一例として、GPIF(年金積立金管理運用独立行政法人)の2001年度~2023年度第2四半期までの運用実績を見てみましょう。
およそ20年間の収益率は+3.91%となっており、20年間超の長期投資なら十分に実現可能な数値であることがうかがえます。
なお、GPIFの基本ポートフォリオ(資産構成割合)は4資産(国内債券、外国債券、国内株式、外国株式)を25%ずつとしており、状況に応じて割合を増減させています。

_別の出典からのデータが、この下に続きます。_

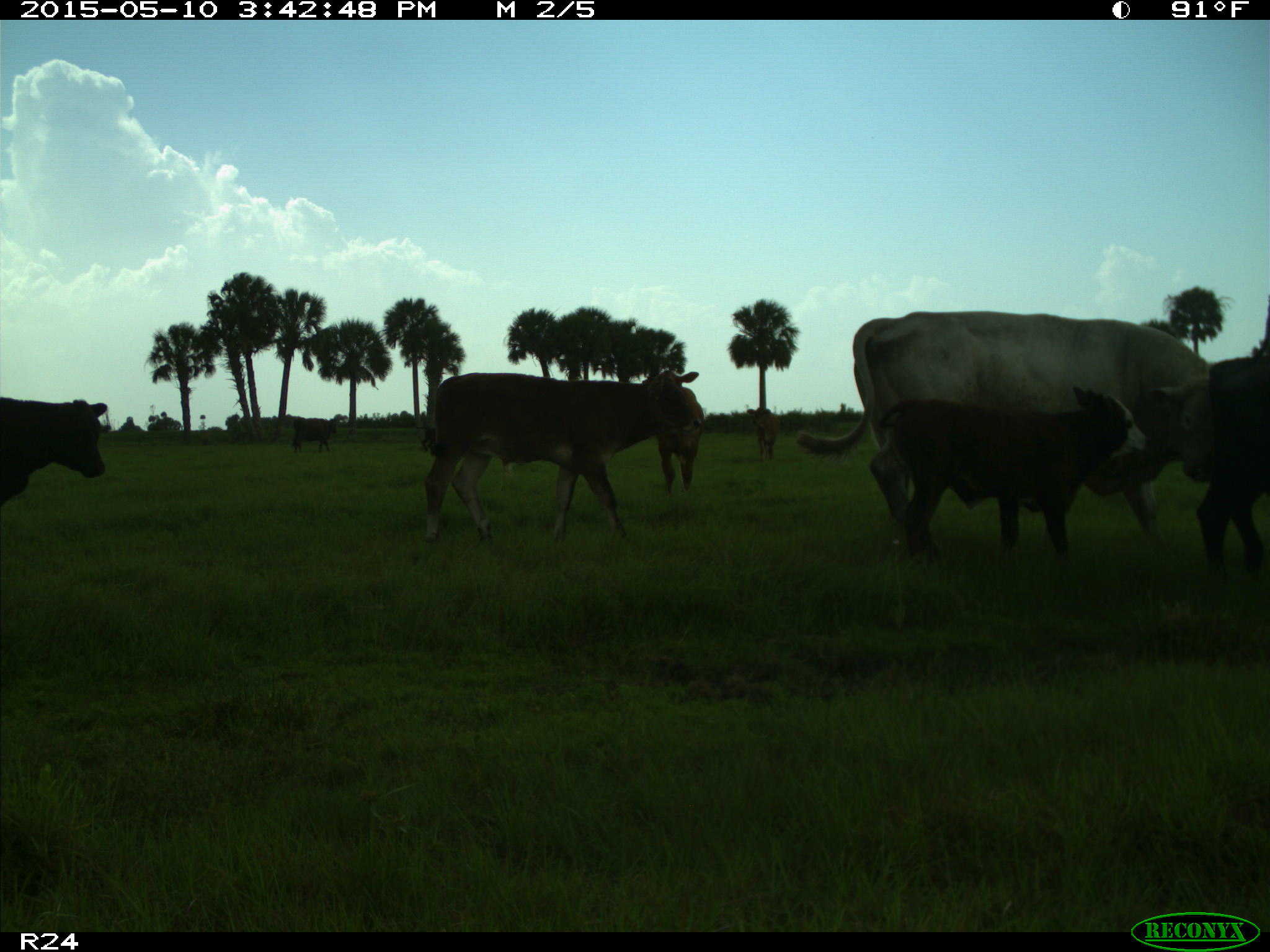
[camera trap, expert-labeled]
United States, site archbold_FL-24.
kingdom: Animalia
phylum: Chordata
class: Mammalia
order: Artiodactyla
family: Bovidae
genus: Bos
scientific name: Bos taurus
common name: domestic cow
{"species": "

3.1 長期投資による主な資産の価格推移(2001年~2022年)
資産によって値動きが異なるので、投資対象とする資産によってはさらに高い成果を得られる可能性もあるでしょう。
また、金融庁の資料によると、投資期間が20年以上であれば、収益率が2~8%に収れんするとされています。
これらのデータはあくまでも過去の値動きを基にしたものであり、将来の運用結果を確約するものではありません。しかし、年利3%以上は実現不可能な数字ではないことがおわかりになったのではないでしょうか。
4. しっかりと下準備をして、投資の一歩を
もちろんどこで「新NISA」の口座を開設するのが良いという絶対の正解はありません。また、今回チェックしてきた試算結果も、あくまでシミュレーションです。
しかし、現代の預金金利では足踏みしていてもお金が増えないのも事実。私が日々、お客様からの相談を受ける中で、投資に対して足踏みする原因は「不明点がある」「わからない」という気持ちが大きいように感じます。
「新NISA」はあくまで金融制度の1つ。正しい知識を身につけ、投資の1歩を踏み出してみてはいかがでしょうか。